個人差はあると思いますが、私には身体が燃えるような熱さでした。


検査を終え、待合室に戻り診察室に呼ばれるまでの間もスマホで
「慢性膵炎」を調べまくり、何とか膵臓癌ではないように震えながら祈っていました。


さらに2時間程待ったでしょうか、
CTの結果が出たという事で診察室へ。


最初の女性の先生ではなく、イケメンの男性先生でした。

先生「膵臓に腫瘍があります。それが悪性かどうかすぐに調べたい。明日入院出来ますか?」

私『明日ですか…悪性の可能性もあるのですか?』

先生「はい。十分考えられます。25・26日と入院してもらってそこから病院も年末休みに入ります。年明けの1月6日に病理検査の結果が出てから治療方針を決めましょう。」


え…何この展開…



もう目の前真っ暗で
パニックです。


私は2交代の仕事をしています。次の日は朝から仕事でした。

休めません。

私『明日は仕事なので、明後日の朝から入院出来ます。』

先生「分かりました。では明後日26日の朝、何も食事を摂らずに病院へ来てください。
そこで一度胃カメラを入れます、腫瘍が十二指腸まで顔を出していたらそこで細胞を採取出来ますが、

見えなかったら次の日“超音波内視鏡”で細胞を採取します。超音波内視鏡は管も太く時間も結構かかりますので鎮静剤で眠っていてもらいます。」



私『初日の胃カメラも眠らせてもらえますか?私胃カメラが苦手なので…』(この期に及んでも弱虫な私。)

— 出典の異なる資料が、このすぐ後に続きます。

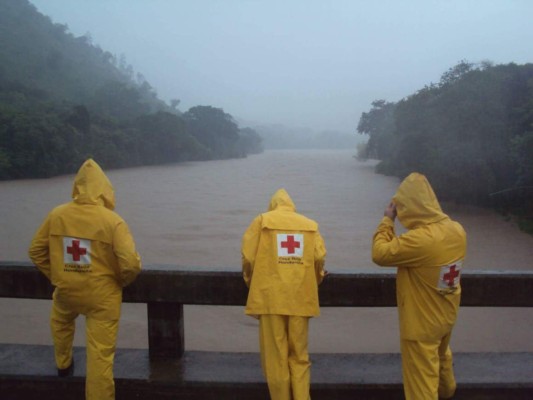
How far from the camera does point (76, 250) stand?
3.07 meters

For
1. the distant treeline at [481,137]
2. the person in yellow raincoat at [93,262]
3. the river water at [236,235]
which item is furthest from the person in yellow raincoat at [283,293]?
the distant treeline at [481,137]

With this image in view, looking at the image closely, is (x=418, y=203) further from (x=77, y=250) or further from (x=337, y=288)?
(x=77, y=250)

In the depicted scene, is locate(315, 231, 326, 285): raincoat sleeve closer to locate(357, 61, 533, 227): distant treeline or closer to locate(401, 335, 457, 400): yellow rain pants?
locate(401, 335, 457, 400): yellow rain pants

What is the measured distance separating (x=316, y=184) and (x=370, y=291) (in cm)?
3919

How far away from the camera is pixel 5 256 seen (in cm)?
1905

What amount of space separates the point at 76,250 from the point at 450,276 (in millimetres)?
2036

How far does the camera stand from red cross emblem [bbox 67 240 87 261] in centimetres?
306

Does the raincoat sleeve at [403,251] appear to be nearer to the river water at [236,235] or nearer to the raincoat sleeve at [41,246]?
the raincoat sleeve at [41,246]

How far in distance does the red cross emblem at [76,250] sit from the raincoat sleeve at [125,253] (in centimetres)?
18

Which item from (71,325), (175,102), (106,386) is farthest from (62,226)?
(175,102)

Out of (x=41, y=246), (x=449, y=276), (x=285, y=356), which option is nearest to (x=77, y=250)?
(x=41, y=246)

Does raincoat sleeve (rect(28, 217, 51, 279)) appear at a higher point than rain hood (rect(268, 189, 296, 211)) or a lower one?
lower

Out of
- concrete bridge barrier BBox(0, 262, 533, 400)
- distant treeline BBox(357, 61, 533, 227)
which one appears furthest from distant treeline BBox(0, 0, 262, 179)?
concrete bridge barrier BBox(0, 262, 533, 400)

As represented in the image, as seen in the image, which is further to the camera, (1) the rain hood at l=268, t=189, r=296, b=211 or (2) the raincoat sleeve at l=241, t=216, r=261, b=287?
(1) the rain hood at l=268, t=189, r=296, b=211
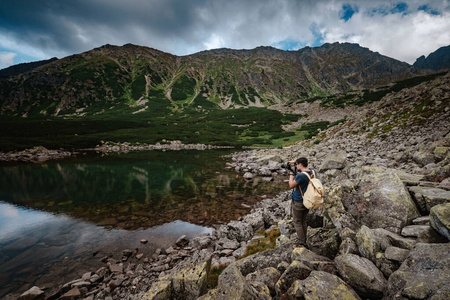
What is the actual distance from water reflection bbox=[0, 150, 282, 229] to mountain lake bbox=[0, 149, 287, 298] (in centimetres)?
8

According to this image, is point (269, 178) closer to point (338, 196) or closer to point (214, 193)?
point (214, 193)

先生「分かりました伝えておきます。では入院の手続きを一階の受付でお願いします。」


診察室から出てすぐ妻に電話をしようとスマホを見ると充電が1%…。
調べすぎました慢性膵炎を。
どうしよう…


一人でパニックになりながら公衆電話へ、でも電話番号が分からない。
こういう時に不便ですスマホは。


とにかく早く家族に会いたい。


売店でアルカリ電池4本入りの充電器を購入して差し込みますが遅い・・・ほとんど充電できません。


一階の入院受付で説明を聞きますが何も頭に入ってこない。
チラッとスマホの充電量を見ても2%のまま…


入院の説明は優しそうなベテラン看護師さんでした。


私「携帯電話の充電がなくなってしまい、妻と連絡が取れません。入院日の説明を妻と聞きたいのですが。」

看護師さん『あぁ充電器、これ使いますか?』


ベテラン看護師さんがパソコンのUSBから伸びていたコードを差し出してくれましたが

『それに差し込むのはダメ!!』
近くにいた別の看護師さんが怒鳴りました。

それはそうですよね…病院のパソコンと個人のスマホをつなぐなど、個人情報流出のリスクがあります…

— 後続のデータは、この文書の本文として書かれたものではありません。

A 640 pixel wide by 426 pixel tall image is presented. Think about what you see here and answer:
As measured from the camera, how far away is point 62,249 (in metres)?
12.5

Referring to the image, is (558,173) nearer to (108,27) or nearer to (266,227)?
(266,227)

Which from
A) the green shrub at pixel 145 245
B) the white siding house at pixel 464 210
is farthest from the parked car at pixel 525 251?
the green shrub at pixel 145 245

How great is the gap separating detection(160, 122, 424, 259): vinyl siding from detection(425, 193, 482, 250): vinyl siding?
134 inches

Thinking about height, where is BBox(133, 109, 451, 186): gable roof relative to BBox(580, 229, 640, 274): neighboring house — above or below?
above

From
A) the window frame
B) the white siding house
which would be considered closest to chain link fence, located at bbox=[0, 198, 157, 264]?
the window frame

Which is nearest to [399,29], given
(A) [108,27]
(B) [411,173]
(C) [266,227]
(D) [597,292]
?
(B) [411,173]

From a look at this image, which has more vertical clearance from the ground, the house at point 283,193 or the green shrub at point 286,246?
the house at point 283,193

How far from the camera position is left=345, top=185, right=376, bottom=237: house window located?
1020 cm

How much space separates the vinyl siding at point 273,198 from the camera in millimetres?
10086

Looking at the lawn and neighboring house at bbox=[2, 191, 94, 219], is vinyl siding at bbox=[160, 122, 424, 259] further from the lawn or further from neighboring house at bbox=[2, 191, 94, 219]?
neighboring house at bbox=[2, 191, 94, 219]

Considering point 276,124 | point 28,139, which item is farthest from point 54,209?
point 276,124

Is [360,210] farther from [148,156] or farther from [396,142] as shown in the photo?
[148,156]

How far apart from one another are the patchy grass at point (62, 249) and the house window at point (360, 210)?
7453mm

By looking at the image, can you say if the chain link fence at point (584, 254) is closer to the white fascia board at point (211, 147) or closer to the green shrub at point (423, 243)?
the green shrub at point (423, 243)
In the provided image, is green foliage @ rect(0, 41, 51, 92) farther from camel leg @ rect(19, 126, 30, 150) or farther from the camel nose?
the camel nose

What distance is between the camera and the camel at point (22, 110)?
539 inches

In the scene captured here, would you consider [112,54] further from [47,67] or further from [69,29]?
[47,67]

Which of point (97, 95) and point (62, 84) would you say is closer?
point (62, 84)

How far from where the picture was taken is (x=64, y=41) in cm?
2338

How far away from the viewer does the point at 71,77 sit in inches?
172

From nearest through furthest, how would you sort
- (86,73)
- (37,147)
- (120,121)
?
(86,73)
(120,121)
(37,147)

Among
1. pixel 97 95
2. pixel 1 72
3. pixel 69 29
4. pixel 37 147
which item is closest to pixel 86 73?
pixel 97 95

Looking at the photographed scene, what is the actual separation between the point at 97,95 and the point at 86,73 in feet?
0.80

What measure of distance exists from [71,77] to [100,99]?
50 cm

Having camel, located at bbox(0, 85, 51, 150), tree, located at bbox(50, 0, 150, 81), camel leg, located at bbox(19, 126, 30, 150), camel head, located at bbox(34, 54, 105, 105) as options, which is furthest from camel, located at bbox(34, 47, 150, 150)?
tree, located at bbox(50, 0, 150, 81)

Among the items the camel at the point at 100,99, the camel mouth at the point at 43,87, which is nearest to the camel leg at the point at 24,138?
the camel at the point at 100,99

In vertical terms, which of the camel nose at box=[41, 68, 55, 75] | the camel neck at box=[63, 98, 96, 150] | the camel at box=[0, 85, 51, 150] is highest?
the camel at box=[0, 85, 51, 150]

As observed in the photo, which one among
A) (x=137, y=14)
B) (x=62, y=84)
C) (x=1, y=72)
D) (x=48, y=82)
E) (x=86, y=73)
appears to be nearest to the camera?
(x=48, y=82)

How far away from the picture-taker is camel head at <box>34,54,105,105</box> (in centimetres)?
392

ずっと頭は真っ白のまま、入院説明が終わり2%のスマホで妻に電話。
私「癌かもしれない。明後日から入院。」

妻『えっ!…? 分かったすぐ行くから待ってて!』


そこからソワソワソワソワ。


落ち着かない。何か自分の体が自分の物じゃないみたい。頭は真っ白。

思考能力が無くなり、ただただ目的もなく病院内を歩き回る自分の体。



30分程で妻が子供達と一緒に到着しました。
車で12歳の息子が3歳の娘を見ててくれて、妻だけ来ました。


妻の顔を見た途端涙が溢れ
「ごめん…本当にごめん…」声を出して泣きました。
38歳にもなった男があんなに泣くとは。

安心したのもあったのでしょうか。
癌かもしれない恐怖を堪えていた糸が切れました。

妻が会計を済ませてくれて、二人でベンチで少し話をしました。
何を話ししたのか覚えていません。


ただただ。
二人とも泣いていたのは覚えています。



ひとしきり泣いて子供達に会いに車へ行くと、3歳の娘はサンタさんからもらったおもちゃを得意げに私に見せて来ました。息子は心配そうに私たち夫婦を見つめていました。

子供の前だから、頑張って私は笑いました。